- Artist
- Willie Doherty born 1959
- Medium
- Video, 2 monitors, colour and sound (stereo)
- Dimensions
- Collection
- Tate
- Acquisition
- Presented by the Patrons of New Art (Special Purchase Fund) through the Tate Gallery Foundation 1999
- Reference
- T07574
Summary
Tell Me What You Want is a video installation comprising two 2.29 inch television monitors each showing different footage. One of the screens displays a daytime shot of a grassy roadside verge interspersed with sequences depicting a man silhouetted in front of a white wall, while the other shows a night-time shot of a different roadside area that is intermingled with footage of a woman, who is positioned and lit identically to the man in the other video. Both figures speak ambiguously, alluding to various events without providing a coherent narrative, although they sometimes seem to evoke illicit or dangerous circumstances and both mention roadside scenes. The figures narrate various short snippets in a sequence that repeats several times during each video, with some monologues being relayed by both speakers. The roadside sequences comprise single shots, and like the footage featuring the man and woman, they are repeated many times during each video. They feature ambient noise, including sounds of passing cars, construction work (in the daytime sequence) and a barking dog (in the night-time scene) and both are tightly cropped and shot from a low angle in a way that largely omits the surrounding area. The videos are both looped and last just over thirty-one minutes, although they differ slightly in length and are unsynchronised, so that they combine in different ways during the course of the installation.
This work was made by the Northern Irish artist Willie Doherty in Derry, Northern Ireland, in 2006. It was shot using the analogue Hi-Band 8 by 2 format and transferred onto Hi-Band U-matic videotape in the same year. Tate’s exhibition copy is on DVD, as approved by Doherty in 2004. The work is usually exhibited in a separate, enclosed space measuring between three and four metres square, and the monitors are shown in opposite corners of this room, facing towards one another. However, they can also be exhibited in a larger space, placed on either side of one of the room’s corners at a distance of 2.2 m from it and facing in towards one another. In all installations, the monitors must be attached to the walls using top-mounted brackets and their bottom edges should be fixed at a distance of 1.4 m from the floor (see Matt’s Gallery 1997, p.39).

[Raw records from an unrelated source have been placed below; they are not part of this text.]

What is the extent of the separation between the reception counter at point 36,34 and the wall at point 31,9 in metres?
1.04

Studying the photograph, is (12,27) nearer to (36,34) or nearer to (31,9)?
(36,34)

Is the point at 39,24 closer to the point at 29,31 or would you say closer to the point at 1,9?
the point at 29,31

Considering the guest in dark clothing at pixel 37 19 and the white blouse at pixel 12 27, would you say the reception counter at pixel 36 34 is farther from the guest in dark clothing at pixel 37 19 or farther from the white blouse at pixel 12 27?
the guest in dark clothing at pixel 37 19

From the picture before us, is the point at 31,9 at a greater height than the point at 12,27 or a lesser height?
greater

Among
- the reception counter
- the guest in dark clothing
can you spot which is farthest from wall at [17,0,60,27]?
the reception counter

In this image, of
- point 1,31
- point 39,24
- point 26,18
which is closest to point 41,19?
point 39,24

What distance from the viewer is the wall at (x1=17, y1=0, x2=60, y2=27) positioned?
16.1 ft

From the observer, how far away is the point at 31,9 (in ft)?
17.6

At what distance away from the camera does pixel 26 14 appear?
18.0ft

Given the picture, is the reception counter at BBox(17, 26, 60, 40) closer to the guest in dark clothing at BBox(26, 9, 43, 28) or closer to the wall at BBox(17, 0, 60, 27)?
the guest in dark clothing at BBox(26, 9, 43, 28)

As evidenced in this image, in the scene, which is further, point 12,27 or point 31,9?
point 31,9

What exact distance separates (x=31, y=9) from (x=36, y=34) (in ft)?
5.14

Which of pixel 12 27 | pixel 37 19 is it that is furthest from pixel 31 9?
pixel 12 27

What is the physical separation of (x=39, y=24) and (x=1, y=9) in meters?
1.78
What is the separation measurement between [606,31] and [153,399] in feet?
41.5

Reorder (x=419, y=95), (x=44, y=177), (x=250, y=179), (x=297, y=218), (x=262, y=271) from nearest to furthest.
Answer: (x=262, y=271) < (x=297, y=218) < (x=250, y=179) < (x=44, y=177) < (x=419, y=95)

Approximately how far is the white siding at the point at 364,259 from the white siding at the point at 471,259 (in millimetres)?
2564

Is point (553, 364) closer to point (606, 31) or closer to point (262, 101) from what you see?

Like the monologues in the videos, the title of this work remains ambiguous. It could be interpreted as a request made to the individuals speaking in the videos, asking them either to talk about any subject or in any manner that they wish, or to indicate something they desire. Doherty has frequently worked with ambiguous images and texts since the late 1980s and critics have often seen this as a means of encouraging reflection on media representations, especially depictions of the Troubles – a period of conflict concerning the geopolitical status of Northern Ireland that began in the late 1960s and is widely considered to have concluded in the late 1990s. For example, the critic Jeffrey Kastner has observed that Doherty draws on tropes including ‘surveillance videos, news-camera shots and anonymous interview segments’, but added that ‘in marked opposition to the conventional approach of media imagery, the artist’s works never pretend to achieve resolution – in fact, they actively thwart it at every turn’ (Jeffrey Kastner, ‘Nothing Personal’, in Matt’s Gallery 1997, pp.37, 42).

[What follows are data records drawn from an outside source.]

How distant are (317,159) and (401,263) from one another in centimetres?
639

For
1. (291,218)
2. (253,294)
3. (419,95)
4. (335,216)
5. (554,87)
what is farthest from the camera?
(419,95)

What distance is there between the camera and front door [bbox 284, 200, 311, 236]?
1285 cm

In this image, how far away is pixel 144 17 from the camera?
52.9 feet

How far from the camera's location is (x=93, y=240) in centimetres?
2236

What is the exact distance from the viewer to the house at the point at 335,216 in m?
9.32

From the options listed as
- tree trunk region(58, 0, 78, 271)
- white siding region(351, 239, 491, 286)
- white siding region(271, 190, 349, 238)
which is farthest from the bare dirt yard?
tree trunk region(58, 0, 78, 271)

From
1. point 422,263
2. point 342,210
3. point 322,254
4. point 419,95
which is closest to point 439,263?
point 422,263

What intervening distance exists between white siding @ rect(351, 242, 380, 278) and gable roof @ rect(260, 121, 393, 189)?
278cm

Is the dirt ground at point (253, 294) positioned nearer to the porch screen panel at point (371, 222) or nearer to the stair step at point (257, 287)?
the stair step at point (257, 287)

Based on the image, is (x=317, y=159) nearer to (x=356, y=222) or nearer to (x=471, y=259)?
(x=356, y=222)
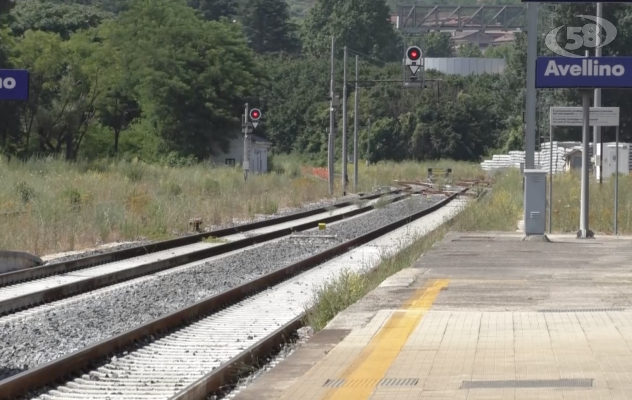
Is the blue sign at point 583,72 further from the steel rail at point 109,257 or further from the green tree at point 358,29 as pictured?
the green tree at point 358,29

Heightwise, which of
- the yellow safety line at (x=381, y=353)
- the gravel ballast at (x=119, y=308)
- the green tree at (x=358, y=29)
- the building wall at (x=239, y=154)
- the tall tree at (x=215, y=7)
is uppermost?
the tall tree at (x=215, y=7)

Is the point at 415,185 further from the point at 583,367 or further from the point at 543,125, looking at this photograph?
the point at 583,367

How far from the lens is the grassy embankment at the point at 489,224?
12727mm

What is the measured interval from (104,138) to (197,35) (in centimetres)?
896

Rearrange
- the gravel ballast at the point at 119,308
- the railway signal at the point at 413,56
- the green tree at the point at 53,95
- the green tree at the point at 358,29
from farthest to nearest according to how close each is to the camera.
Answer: the green tree at the point at 358,29
the green tree at the point at 53,95
the railway signal at the point at 413,56
the gravel ballast at the point at 119,308

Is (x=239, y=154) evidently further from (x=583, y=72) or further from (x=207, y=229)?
(x=583, y=72)

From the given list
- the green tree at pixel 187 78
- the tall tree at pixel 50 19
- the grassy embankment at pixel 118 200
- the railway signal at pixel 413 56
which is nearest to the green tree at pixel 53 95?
the green tree at pixel 187 78

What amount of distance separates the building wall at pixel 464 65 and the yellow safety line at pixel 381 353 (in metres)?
110

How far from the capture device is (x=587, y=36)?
24812mm

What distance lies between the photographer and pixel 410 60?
35.0 meters

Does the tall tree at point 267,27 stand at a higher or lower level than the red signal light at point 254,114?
higher

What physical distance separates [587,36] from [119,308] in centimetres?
1479

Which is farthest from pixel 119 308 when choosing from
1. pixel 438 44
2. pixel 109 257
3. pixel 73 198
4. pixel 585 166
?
pixel 438 44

This sense of an unclear meaning is heightened in Tell Me What You Want by the decontextualised roadside shots. Images of roadsides are common in Doherty’s photographs and videos (see, for instance, Minor Incident I 1994 and Ghost Story 2007, Tate T12957) and Kastner has argued that these liminal locations add to the ambiguously evocative nature of his works since they ‘allude to, but never resolve into pictures of places and events’ (Kastner 1997, p.37). In 2009 Doherty acknowledged that he has often depicted areas that seem ‘a little bit more difficult to identify’, but also locations that people may feel ‘cautious’ about:
Would you want to be there at night on your own, that kind of thing ... I deliberately choose those places because of the kinds of stories associated with them and how they kind of fold over into the ways we might see our expectations and fears played out.

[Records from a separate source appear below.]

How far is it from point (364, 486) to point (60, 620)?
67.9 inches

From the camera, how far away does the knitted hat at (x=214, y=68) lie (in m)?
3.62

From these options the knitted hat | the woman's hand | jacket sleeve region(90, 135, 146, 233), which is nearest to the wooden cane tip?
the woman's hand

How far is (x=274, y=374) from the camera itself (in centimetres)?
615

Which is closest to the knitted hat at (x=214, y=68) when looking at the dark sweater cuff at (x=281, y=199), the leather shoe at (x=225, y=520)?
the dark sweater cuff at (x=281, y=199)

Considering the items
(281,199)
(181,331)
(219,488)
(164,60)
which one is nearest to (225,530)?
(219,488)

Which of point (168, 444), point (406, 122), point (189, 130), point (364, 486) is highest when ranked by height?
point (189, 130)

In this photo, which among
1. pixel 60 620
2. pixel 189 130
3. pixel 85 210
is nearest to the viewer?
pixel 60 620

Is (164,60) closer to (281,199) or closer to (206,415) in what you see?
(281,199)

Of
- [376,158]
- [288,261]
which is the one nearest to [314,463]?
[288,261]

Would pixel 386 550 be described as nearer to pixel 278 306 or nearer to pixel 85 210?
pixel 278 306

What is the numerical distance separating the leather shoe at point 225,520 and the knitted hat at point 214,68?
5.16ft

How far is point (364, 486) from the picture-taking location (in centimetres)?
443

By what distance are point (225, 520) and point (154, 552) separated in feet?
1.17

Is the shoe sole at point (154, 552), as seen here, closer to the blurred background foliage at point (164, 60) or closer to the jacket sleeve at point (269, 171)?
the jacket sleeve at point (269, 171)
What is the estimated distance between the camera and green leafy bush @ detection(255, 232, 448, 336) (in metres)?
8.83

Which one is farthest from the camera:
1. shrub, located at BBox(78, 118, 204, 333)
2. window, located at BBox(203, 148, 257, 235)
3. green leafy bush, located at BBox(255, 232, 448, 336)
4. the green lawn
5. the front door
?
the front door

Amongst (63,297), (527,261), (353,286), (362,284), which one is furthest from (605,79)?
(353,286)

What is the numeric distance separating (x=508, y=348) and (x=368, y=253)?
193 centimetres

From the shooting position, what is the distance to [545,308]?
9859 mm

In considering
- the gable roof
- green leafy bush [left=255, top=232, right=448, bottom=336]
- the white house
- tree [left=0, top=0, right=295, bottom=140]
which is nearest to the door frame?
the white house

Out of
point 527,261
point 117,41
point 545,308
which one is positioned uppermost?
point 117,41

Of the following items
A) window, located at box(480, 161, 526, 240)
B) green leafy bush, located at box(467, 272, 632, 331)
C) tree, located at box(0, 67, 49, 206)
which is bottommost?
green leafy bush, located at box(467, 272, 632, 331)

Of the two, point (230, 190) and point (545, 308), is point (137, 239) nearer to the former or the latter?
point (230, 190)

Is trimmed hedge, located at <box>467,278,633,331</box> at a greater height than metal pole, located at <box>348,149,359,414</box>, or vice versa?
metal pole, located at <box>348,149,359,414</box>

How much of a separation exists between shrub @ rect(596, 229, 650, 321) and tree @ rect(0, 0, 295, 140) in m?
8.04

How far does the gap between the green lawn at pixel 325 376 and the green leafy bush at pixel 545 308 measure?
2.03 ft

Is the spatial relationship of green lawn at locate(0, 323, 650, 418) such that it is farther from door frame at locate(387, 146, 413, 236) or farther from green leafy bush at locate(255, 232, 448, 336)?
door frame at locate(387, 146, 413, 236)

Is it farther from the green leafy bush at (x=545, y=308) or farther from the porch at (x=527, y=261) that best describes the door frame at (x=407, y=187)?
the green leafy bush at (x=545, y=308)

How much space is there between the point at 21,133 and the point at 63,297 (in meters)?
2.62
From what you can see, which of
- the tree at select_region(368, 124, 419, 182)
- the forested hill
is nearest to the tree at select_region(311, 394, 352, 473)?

(Doherty in Fionna Barber, ‘Ghost Stories: An Interview with Willie Doherty’, Visual Culture in Britain, vol.10, no.2, 24 August 2009, p.194.)
Doherty has often produced video installations with multiple screens (see, for instance, Re-Run 2002, Tate T11749). Discussing this practice in 2006, he stated: ‘I try to extend the viewing experience beyond the familiar and passive experience of sitting in a cinema or watching television, when one is not asked to move around the image ... I am interested in having all of these dynamics happening within the space, so that the viewing experience is not a passive one.’ (Willie Doherty and Príamo Lozada, ‘Interview Between Willie Doherty and Príamo Lozada’, in Willie Doherty: Out Of Position, exhibition catalogue, Laboratorio Arte Alameda, Mexico City 2006, p.69.)
Further reading
Willie Doherty: Same Old Story, exhibition catalogue, Matt’s Gallery, London 1997, pp.37–42, reproduced pp.38–41.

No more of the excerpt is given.